BEGIN Passage to read
After years of high-level, near-constant social media use, I’m going back to my blog for writing. Here’s a list of reasons in no particular order.
Social media has become unproductive.
There was a time, pre-2016’s election cycle, that I hosted near-daily Facebook conversations on a horde of subjects: politics, sciences, news, the Bible. It didn’t matter. Conversations were often long and involved. Often there was sharp disagreement. But, people could engage, be presented with facts and alternative views, and often even—GASP—changed their minds.
That scenario is so rare now it’s a hole-in-one in a hailstorm with geese standing on the green. Both Twitter and Facebook are tribalistic. Disagreement tends toward mockery, derision, and hate. And the truth is, social media depends on amping up people’s emotions to keep them coming back. Things are only getting worse in this election cycle; I do not want to contribute to or succumb to the divisiveness.
I’m tired of my writing making money for Facebook and Twitter.
My non-scientific observation is everyone who writes in the digital space depends on social media for most of their readership—just try and find a website that has no social sharing buttons. For several years, I’ve bypassed my blog and posted my writing directly to Twitter or Facebook, creating income for them by supplying them with free ad revenue. While I am not leaving social media entirely, it will become for me a means to promote the content I create elsewhere and own myself. Jack and Mark have more than enough money; neither needs my charity.
New posts will have a “tip jar” at the bottom if you choose to use it, so I, rather than billionaires, can be paid for my content.
I’m not sure what social media is doing to my brain, or yours.
END Passage to read
BEGIN Supplied data
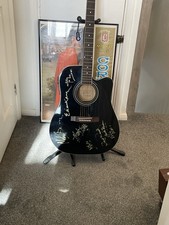Jay Turser JTAC 69E0- Signed
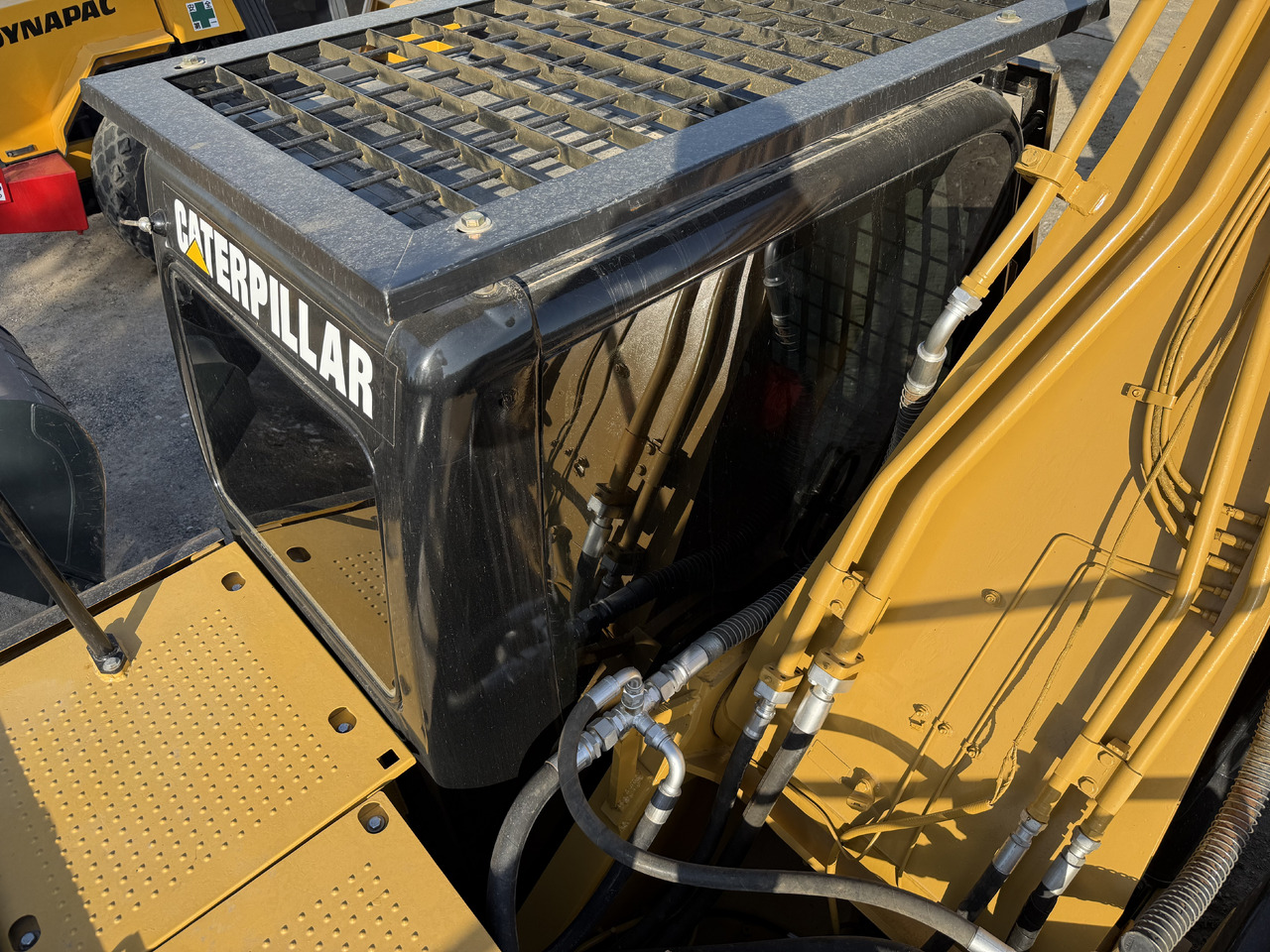 Excavadora de cadenas CATERPILLAR Good Condition Used CAT Excavator Japan 330D Original Used Excavator Cat 330D in Stock: foto 10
END Supplied data
### [Explore the material]
1. Copy the blog post about returning to blogging word for word, beginning at the words "My non-scientific observation" and stopping after "brain, or yours.".
2. Resume the blog post about returning to blogging, writing on from its final sentence.

### [Outputs by task]
1.
My non-scientific observation is everyone who writes in the digital space depends on social media for most of their readership—just try and find a website that has no social sharing buttons. For several years, I’ve bypassed my blog and posted my writing directly to Twitter or Facebook, creating income for them by supplying them with free ad revenue. While I am not leaving social media entirely, it will become for me a means to promote the content I create elsewhere and own myself. Jack and Mark have more than enough money; neither needs my charity.
New posts will have a “tip jar” at the bottom if you choose to use it, so I, rather than billionaires, can be paid for my content.
I’m not sure what social media is doing to my brain, or yours.

2.
Even before The Social Dilemma was released, there were already concerns that social media is addictive and that it rewires our brains. In this 2014 video produced by UCLA, for instance, Dr Dan Siegel of UCLA explains how our physical brains are restructured by social media.
Facebook’s first president, Sean Parker (also inventor of the once über-popular file sharing program, Napster) expressed concerns in 2017 about physical and psychological impact.
I don’t know if I really understood the consequences of what I was saying, because [of] the unintended consequences of a network when it grows to a billion or 2 billion people and…it literally changes your relationship with society, with each other…It probably interferes with productivity in weird ways. God only knows what it’s doing to our children’s brains. The thought process that went into building these applications, Facebook being the first of them, … was all about: ‘How do we consume as much of your time and conscious attention as possible?’ And that means that we need to sort of give you a little dopamine hit every once in a while, because someone liked or commented on a photo or a post or whatever. And that’s going to get you to contribute more content, and that’s going to get you…more likes and comments. It’s a social-validation feedback loop…exactly the kind of thing that a hacker like myself would come up with, because you’re exploiting a vulnerability in human psychology.
I might be addicted.
Many of us joke about being addicted to social media, but what if it’s true? What if we are experiencing a softer addiction than opioids or crack, but just as real? Why is it that we cannot go longer than a few minutes without reaching for our phones? And this is coming from a guy who has never had social media notifications turned on.
Documentaries like The Social Dilemma and The Great Hack demonstrate how companies rig the game against their users to keep us coming back for more interactions. It used to be when an outside force controlled a person’s unconscious and conscious behavior we called it possession. I am beginning to wonder…
Writing for Northrop Grumman’s Now, Kelly McSweeny says,
Neuroscientists are studying the effects of social media on the brain and finding that positive interactions (such as someone liking your tweet) trigger the same kind of chemical reaction that is caused by gambling and recreational drugs.
According to an article by Harvard University researcher Trevor Haynes, when you get a social media notification, your brain sends a chemical messenger called dopamine along a reward pathway, which makes you feel good. Dopamine is associated with food, exercise, love, sex, gambling, drugs … and now, social media.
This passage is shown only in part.